* INPUT RECORDS
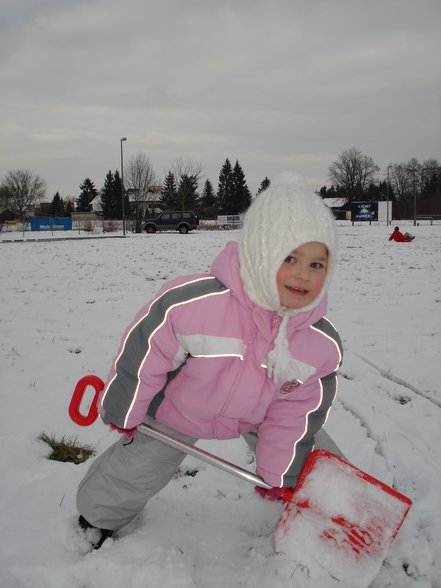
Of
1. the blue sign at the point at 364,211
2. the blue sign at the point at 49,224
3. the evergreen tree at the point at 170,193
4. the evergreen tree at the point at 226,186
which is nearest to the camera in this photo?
the blue sign at the point at 49,224

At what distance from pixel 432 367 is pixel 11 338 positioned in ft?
10.8

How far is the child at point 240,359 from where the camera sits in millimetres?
1619

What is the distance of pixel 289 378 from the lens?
1.64m

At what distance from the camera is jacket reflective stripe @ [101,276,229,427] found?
5.35 feet

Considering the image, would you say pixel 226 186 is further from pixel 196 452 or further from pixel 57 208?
pixel 196 452

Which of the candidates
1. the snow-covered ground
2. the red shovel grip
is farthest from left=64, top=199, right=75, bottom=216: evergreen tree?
the red shovel grip

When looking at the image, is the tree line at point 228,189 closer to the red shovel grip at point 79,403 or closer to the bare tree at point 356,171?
the bare tree at point 356,171

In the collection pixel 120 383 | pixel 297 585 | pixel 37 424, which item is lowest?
pixel 297 585

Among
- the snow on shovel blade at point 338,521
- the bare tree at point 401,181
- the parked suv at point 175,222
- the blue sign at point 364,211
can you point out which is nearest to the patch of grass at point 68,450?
the snow on shovel blade at point 338,521

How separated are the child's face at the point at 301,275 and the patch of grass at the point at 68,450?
4.17ft

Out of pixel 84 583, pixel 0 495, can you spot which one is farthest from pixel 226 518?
pixel 0 495

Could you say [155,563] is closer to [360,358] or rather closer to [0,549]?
[0,549]

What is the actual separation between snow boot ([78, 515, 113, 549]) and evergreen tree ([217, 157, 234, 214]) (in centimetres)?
5774

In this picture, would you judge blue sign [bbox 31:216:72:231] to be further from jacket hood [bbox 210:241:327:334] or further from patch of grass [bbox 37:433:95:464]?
jacket hood [bbox 210:241:327:334]
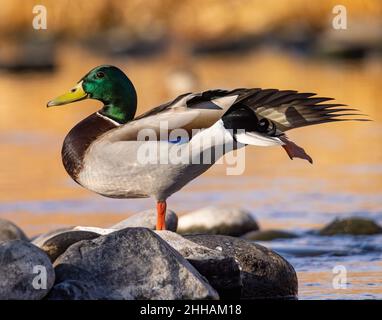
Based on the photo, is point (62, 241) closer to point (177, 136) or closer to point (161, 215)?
point (161, 215)

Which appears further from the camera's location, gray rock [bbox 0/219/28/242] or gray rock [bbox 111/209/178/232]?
gray rock [bbox 0/219/28/242]

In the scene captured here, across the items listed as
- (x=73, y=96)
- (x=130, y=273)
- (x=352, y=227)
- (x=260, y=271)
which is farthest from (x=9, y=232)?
(x=352, y=227)

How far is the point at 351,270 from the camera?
917 centimetres

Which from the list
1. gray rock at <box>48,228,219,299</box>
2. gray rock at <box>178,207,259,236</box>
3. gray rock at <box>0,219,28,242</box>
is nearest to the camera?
gray rock at <box>48,228,219,299</box>

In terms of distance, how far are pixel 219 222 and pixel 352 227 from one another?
1149 millimetres

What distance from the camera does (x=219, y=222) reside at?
426 inches

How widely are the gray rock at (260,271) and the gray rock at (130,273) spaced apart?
0.84 meters

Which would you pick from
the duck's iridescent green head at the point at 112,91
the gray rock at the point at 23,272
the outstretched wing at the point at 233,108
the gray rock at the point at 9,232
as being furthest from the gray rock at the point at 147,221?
the gray rock at the point at 23,272

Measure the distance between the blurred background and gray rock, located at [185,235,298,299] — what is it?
0.54ft

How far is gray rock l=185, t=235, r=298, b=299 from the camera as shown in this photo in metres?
8.31

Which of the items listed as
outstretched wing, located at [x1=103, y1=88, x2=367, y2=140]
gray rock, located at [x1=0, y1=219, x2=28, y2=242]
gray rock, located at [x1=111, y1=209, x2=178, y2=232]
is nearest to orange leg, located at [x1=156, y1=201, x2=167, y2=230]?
outstretched wing, located at [x1=103, y1=88, x2=367, y2=140]

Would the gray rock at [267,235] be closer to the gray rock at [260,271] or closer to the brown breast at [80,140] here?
the gray rock at [260,271]

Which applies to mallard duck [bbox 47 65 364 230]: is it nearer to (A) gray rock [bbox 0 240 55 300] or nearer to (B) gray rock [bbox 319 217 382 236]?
(A) gray rock [bbox 0 240 55 300]

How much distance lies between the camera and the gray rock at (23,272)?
712 centimetres
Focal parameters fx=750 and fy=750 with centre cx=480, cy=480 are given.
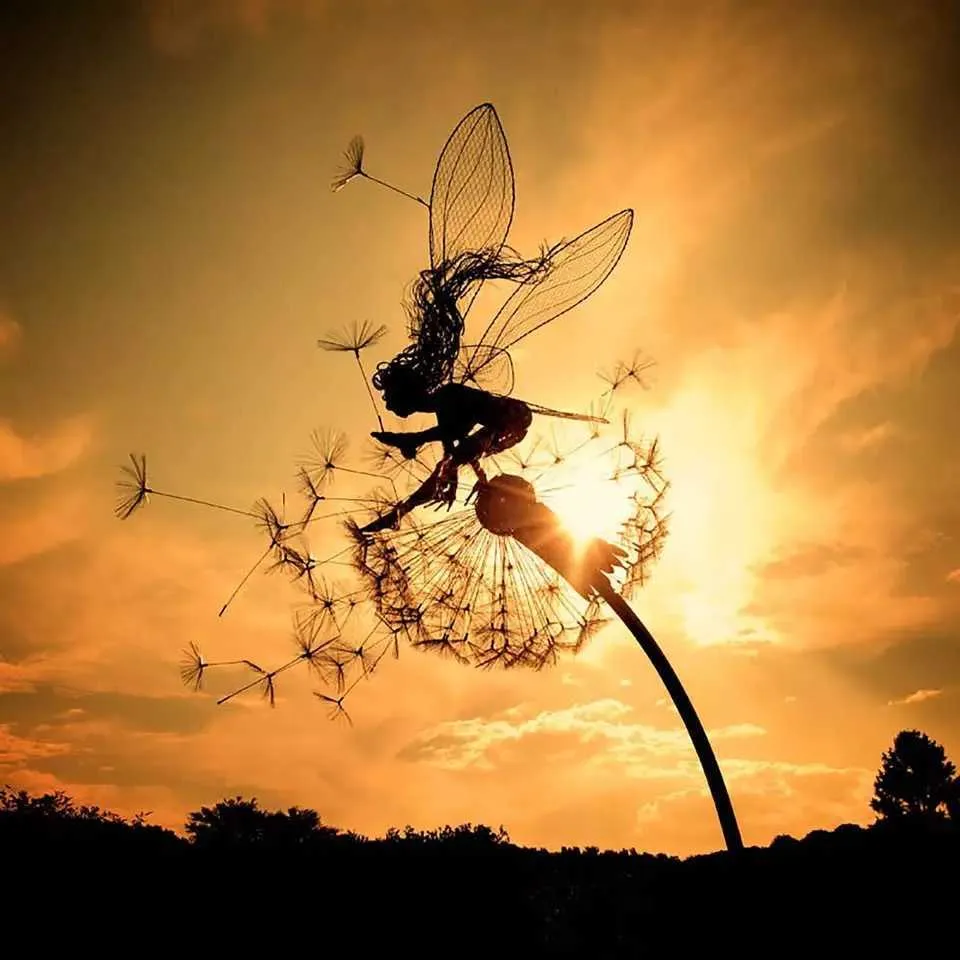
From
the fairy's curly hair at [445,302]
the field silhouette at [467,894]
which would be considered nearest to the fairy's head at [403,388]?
the fairy's curly hair at [445,302]

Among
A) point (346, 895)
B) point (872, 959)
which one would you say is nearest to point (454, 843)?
point (346, 895)

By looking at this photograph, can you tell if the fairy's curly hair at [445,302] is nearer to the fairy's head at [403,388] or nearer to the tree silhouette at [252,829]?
the fairy's head at [403,388]

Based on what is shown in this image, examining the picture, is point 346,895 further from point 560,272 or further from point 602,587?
point 560,272

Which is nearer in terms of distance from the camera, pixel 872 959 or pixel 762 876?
pixel 872 959

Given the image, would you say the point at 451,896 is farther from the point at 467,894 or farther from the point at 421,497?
the point at 421,497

* TASK STATEMENT
Reproduce the listing above verbatim, character for character, but omit the pictures.

* WRITTEN RESPONSE
Of
1. the blue sign at the point at 364,211
2. the blue sign at the point at 49,224
3. the evergreen tree at the point at 170,193
4. the evergreen tree at the point at 226,186
which is nearest to the camera in this photo?
the blue sign at the point at 49,224

At what distance from pixel 432 367 is pixel 11 338 positioned in ft?
10.8

How far is the child at point 240,359 from where the camera sits in millimetres?
1619

What is the distance of pixel 289 378 from the lens?
1.64m

At what distance from the camera is jacket reflective stripe @ [101,276,229,427] found?
5.35 feet

Considering the image, would you say pixel 226 186 is further from pixel 196 452 or further from pixel 57 208?
pixel 196 452

Which of the candidates
1. the snow-covered ground
2. the red shovel grip
is farthest from left=64, top=199, right=75, bottom=216: evergreen tree?
the red shovel grip

When looking at the image, is the tree line at point 228,189 closer to the red shovel grip at point 79,403 or closer to the bare tree at point 356,171?
the bare tree at point 356,171

In the collection pixel 120 383 | pixel 297 585 | pixel 37 424, which item is lowest?
pixel 297 585

Among
- the snow on shovel blade at point 338,521
- the bare tree at point 401,181
- the parked suv at point 175,222
- the blue sign at point 364,211
can you point out which is nearest to the patch of grass at point 68,450?
the snow on shovel blade at point 338,521

How separated are the child's face at the point at 301,275 and the patch of grass at the point at 68,450?
4.17ft

Out of pixel 84 583, pixel 0 495, can you spot which one is farthest from pixel 226 518?
pixel 0 495

Could you say [155,563] is closer to [360,358] or rather closer to [0,549]?
[0,549]

What is the actual separation between snow boot ([78, 515, 113, 549]) and evergreen tree ([217, 157, 234, 214]) (in centimetres)?
5774

In this picture, would you judge blue sign [bbox 31:216:72:231] to be further from jacket hood [bbox 210:241:327:334] or further from patch of grass [bbox 37:433:95:464]?
jacket hood [bbox 210:241:327:334]
Based on the photo, is point (62, 241) closer to point (177, 136) or closer to point (161, 215)?
point (161, 215)

Which appears further from the camera's location, gray rock [bbox 0/219/28/242] or gray rock [bbox 111/209/178/232]?
gray rock [bbox 0/219/28/242]

In the scene captured here, across the items listed as
- (x=73, y=96)
- (x=130, y=273)
- (x=352, y=227)
- (x=260, y=271)
which is farthest from (x=9, y=232)?
(x=352, y=227)

How far is the point at 351,270 from the camera?
917 centimetres

Which from the list
1. gray rock at <box>48,228,219,299</box>
2. gray rock at <box>178,207,259,236</box>
3. gray rock at <box>0,219,28,242</box>
is nearest to the camera?
gray rock at <box>48,228,219,299</box>

In terms of distance, how far are pixel 219 222 and pixel 352 227 from one another?
1149 millimetres

What distance from the camera does (x=219, y=222) reside at?
426 inches

How widely are the gray rock at (260,271) and the gray rock at (130,273) spaced apart?
0.84 meters

Which would you pick from
the duck's iridescent green head at the point at 112,91
the gray rock at the point at 23,272
the outstretched wing at the point at 233,108
the gray rock at the point at 9,232
as being furthest from the gray rock at the point at 147,221?
the gray rock at the point at 23,272

Measure the distance between the blurred background and gray rock, located at [185,235,298,299] — what is it?
0.54ft

How far is gray rock l=185, t=235, r=298, b=299 from the camera as shown in this photo in metres?
8.31

Which of the items listed as
outstretched wing, located at [x1=103, y1=88, x2=367, y2=140]
gray rock, located at [x1=0, y1=219, x2=28, y2=242]
gray rock, located at [x1=111, y1=209, x2=178, y2=232]
is nearest to orange leg, located at [x1=156, y1=201, x2=167, y2=230]?
outstretched wing, located at [x1=103, y1=88, x2=367, y2=140]

Would the gray rock at [267,235] be closer to the gray rock at [260,271] or closer to the brown breast at [80,140] here?
the gray rock at [260,271]

Which applies to mallard duck [bbox 47 65 364 230]: is it nearer to (A) gray rock [bbox 0 240 55 300] or nearer to (B) gray rock [bbox 319 217 382 236]?
(A) gray rock [bbox 0 240 55 300]

How much distance lies between the camera and the gray rock at (23,272)?
712 centimetres
Focal parameters fx=750 and fy=750 with centre cx=480, cy=480 are given.
From
the fairy's curly hair at [445,302]
the field silhouette at [467,894]
which would be considered nearest to the fairy's head at [403,388]?
the fairy's curly hair at [445,302]

Among
A) point (346, 895)
B) point (872, 959)
which one would you say is nearest to point (454, 843)?
point (346, 895)

By looking at this photograph, can you tell if the fairy's curly hair at [445,302] is nearer to the fairy's head at [403,388] or nearer to the tree silhouette at [252,829]?
the fairy's head at [403,388]

Based on what is shown in this image, examining the picture, is point 346,895 further from point 560,272 or further from point 602,587?
point 560,272

Which is nearer in terms of distance from the camera, pixel 872 959 or pixel 762 876?
pixel 872 959

Given the image, would you say the point at 451,896 is farther from the point at 467,894 or farther from the point at 421,497?
the point at 421,497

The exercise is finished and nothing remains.